-- start Dataset content --

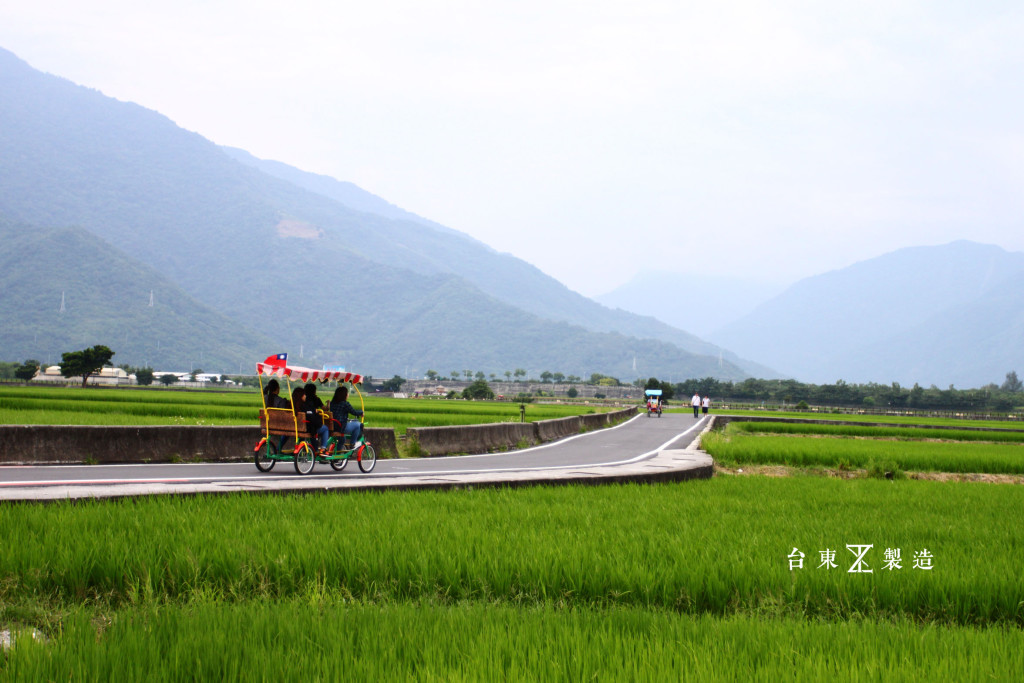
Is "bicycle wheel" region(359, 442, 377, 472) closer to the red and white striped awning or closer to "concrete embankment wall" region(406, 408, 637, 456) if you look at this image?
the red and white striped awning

-- end Dataset content --
-- start Dataset content --

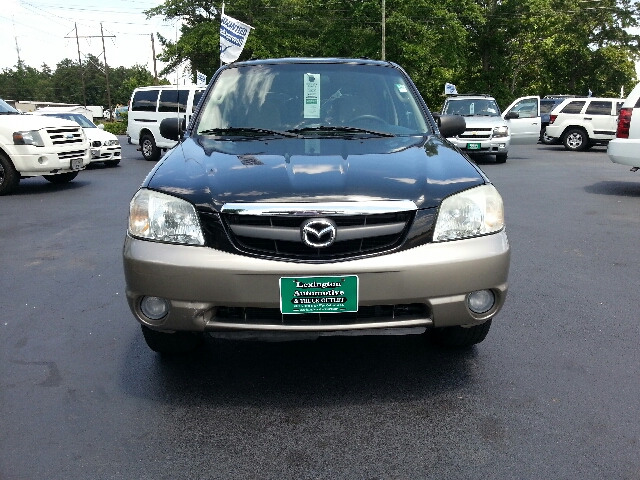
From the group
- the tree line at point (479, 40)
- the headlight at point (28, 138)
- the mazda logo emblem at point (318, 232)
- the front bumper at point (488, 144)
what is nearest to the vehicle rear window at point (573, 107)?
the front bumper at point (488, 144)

-- end Dataset content --

- [Task directions] Select every line of the items above that contains the word "white".

- [Result for this exercise]
Is "bicycle wheel" region(359, 442, 377, 472) closer to the red and white striped awning or closer to "concrete embankment wall" region(406, 408, 637, 456) if you look at this image?
the red and white striped awning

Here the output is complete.